Sedangkan denda dalam hukuman pidana hanya berupa tambahan hukuman saja.
Sehingga kalau BRI akan menuntut ganti rugi atas kerugian perusahaan karena adanya berita hoaks tersebut dapat mengajukan Gugatan Perdata di Pengadilan Negeri.
Perbuatan menyebarkan berita hoaks melalui media sosial yang berdampak kepada kerugian finansial bagi BRI merupakan perbuatan melawan Hukum sebagaimana diatur dalam Pasal 1365 Kitab Undang-undang Hukum Perdata (KUHPerdata).
Berdasarkan Pasal 1365 KUHPERDATA BRI dapat menuntut ganti rugi baik secara materil maupun immateril.
Ganti rugi materil adalah sejumlah nilai uang yang nyata-nyata merupakan kerugian yang diderita oleh BRI karena hengkangnya beberapa nasabah simpanan sehingga membuat berkurangnya keuntungan yang akan diperoleh BRI dengan didukung oleh bukti-bukti yang sah.
Sedangkan kerugian immaterial merupakan kerugian yang tidak real, misalnya rusaknya reputasi BRI sebagai bank terpercaya, sehingga nilainya bisa tanpa batasan dan hanya pihak BRI yang bisa menentukan sendiri besarannya untuk diajukan agar dikabulkan Hakim di persidangan.
Buzzer dan Actor Intellectual
Selain menuntut secara Pidana dan Perdata, khusus dalam kasus pidana, BRI harus mendorong penyidik untuk menemukan kebenaran materil, misalnya dengan membuka wawasan bahwa pelaku penyebar berita hoaks bukanlah pemain tunggal.
Artinya Polisi jangan berhenti dan puas dengan hanya menangkap pelaku penyebaran hoaks.
Harus digali lebih dalam apakah ada motif lain, dimana harus dibuka kemungkinan pelaku merupakan orang bayaran yang disuruh oleh pihak lain.
Dalam hukum pidana, terdapat konsep "actor intellectual" dan "pelaku".
Actor intellectual merupakan pihak atau orang yang merencanakan atau mengatur suatu tindakan kejahatan, meskipun dia sendiri tidak secara langsung melaksanakan tindakan tersebut.
Dalam praktiknya, actor intellectual bertanggung jawab atas perencanaan atau pengaturan suatu kejahatan, meskipun pelaksanaan tindakan tersebut dilakukan oleh orang lain.
Sedangkan pelaku atau eksekutor adalah orang yang secara langsung melakukan tindakan kejahatan atau melaksanakan rencana kejahatan yang telah dirancang oleh actor intellectual.

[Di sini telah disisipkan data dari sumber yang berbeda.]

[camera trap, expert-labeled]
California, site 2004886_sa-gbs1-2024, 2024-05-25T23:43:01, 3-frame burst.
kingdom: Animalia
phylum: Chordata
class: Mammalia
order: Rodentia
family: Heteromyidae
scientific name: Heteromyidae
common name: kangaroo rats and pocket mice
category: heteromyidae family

Bisa saja penyebar hoaks merupakan pelaku yang dibayar dan bertindak sebagai buzzer, sedangkan dibalik hal tersebut ada skenario besar yang ditentukan oleh actor intellectual.
Sebagaimana kita ketahui bahwa pada waktu kontestasi Pemilihan Presiden yang telah berlalu banyak buzzer yang dipakai secara diam-diam untuk menyebarkan black campaign (kampanye hitam) yang dilakukan kontestan.

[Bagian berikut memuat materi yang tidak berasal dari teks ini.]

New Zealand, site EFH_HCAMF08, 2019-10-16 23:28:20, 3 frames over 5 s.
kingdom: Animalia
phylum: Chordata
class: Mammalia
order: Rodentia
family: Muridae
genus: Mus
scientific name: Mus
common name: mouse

Tidak menutup kemungkinan buzzer yang semula banyak dipakai dalam dunia politik mulai merambah ke dunia bisnis.
Hal tersebut bisa terjadi dan masuk akal melihat reputasi BRI sebagai bank semakin mentereng dan mendunia.
Akibatnya kompetitor semakin ciut nyalinya dan iri melihat prestasi yang dicapai BRI.
Misalnya salah satu prestasi BRI adalah menjadi satu-satunya perusahaan asal Indonesia yang berhasil masuk dalam Brand Finance Global 500 2024.
Dalam laporan Brand Finance Global 500 2024, BRI menempati peringkat 446 dunia.
Ketika ada kompetisi dan kompetitor ingin berbuat curang maka dibutuhkan black campaign.
Berita hoaks yang ditujukan kepada BRI dapat saja diartikan sebagai black campaign untuk menjatuhkan BRI oleh kompetitor bisnisnya.
Istilah "buzzer" biasa digunakan untuk menunjuk kepada seseorang atau sekelompok orang yang secara aktif menyebarkan informasi palsu, provokatif, atau negatif secara massal melalui media sosial atau platform online lainnya.
Buzzer biasanya digunakan dalam black campaign untuk menyebarkan pesan-pesan yang bertujuan merusak reputasi lawan politik, perusahaan, atau individu tertentu.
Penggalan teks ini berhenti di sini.